_Activity:_ Copy all the data exactly, except the pictures.

_Records shown:_
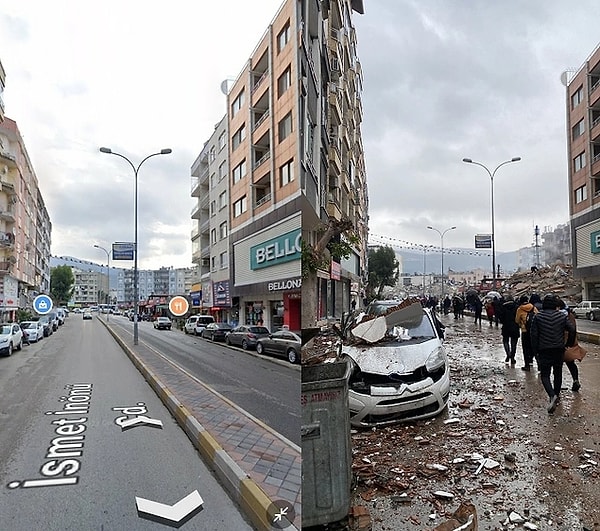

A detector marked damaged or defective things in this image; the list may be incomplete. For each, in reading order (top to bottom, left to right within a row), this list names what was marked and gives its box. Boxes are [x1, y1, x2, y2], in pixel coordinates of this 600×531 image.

damaged white car [340, 300, 448, 428]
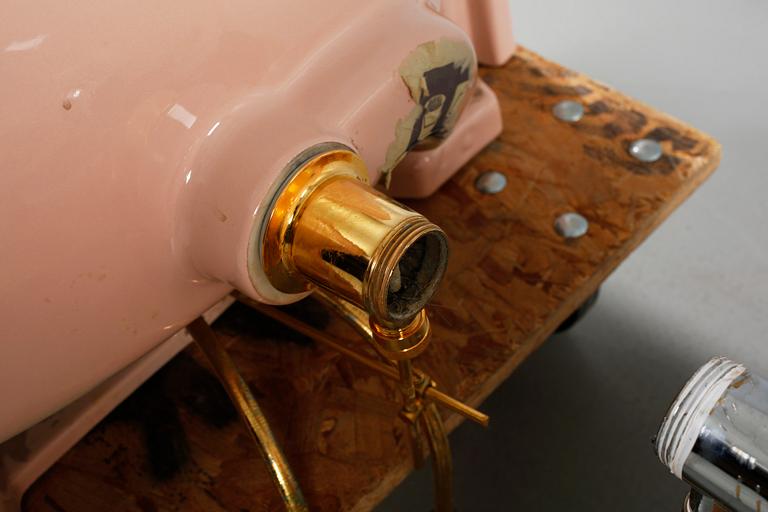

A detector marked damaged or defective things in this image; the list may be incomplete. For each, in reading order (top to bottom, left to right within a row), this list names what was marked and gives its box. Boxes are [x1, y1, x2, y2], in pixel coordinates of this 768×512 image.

bent brass rod [188, 318, 308, 510]
bent brass rod [234, 294, 488, 426]
bent brass rod [424, 404, 452, 512]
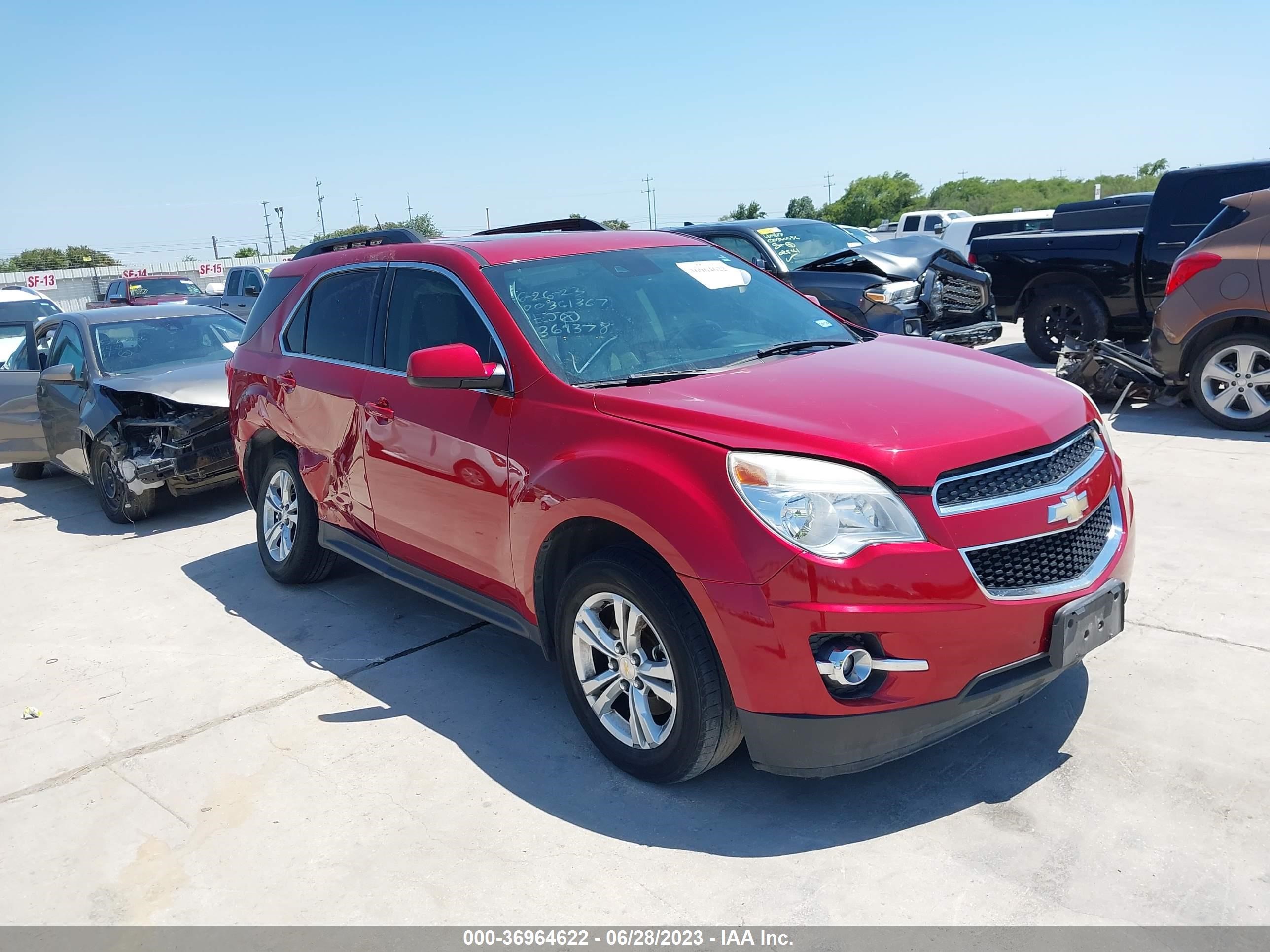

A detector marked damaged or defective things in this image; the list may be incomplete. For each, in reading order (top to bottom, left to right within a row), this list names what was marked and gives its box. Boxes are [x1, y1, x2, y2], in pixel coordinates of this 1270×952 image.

damaged black car [670, 219, 1006, 347]
damaged black car [0, 306, 244, 524]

_Exercise answer:_
A detector marked damaged or defective things in this image; the list may be incomplete. For each, in reading order (top to bottom, left to right within a row), this list names what was marked and gives its box. Boxes are [x1, y1, x2, y2], in pixel coordinates of this 600×531 image.

damaged white car [340, 300, 448, 428]

A detector marked damaged or defective things in this image; the list may be incomplete. For each, in reading order (top to bottom, left to right within a row), this list names what was marked and gives its box. Boxes are [x1, y1, x2, y2], in pixel coordinates of this 768×512 image.

bent brass rod [188, 318, 308, 510]
bent brass rod [234, 294, 488, 426]
bent brass rod [424, 404, 452, 512]

A detector marked damaged or defective things in this image; the list may be incomplete. For each, in reading order (top to bottom, left to right within a row), this list names what was marked and gives its box. Boxes are [x1, y1, x2, y2], in pixel coordinates of this 1270×952 image.

damaged black car [670, 219, 1006, 347]
damaged black car [0, 306, 244, 524]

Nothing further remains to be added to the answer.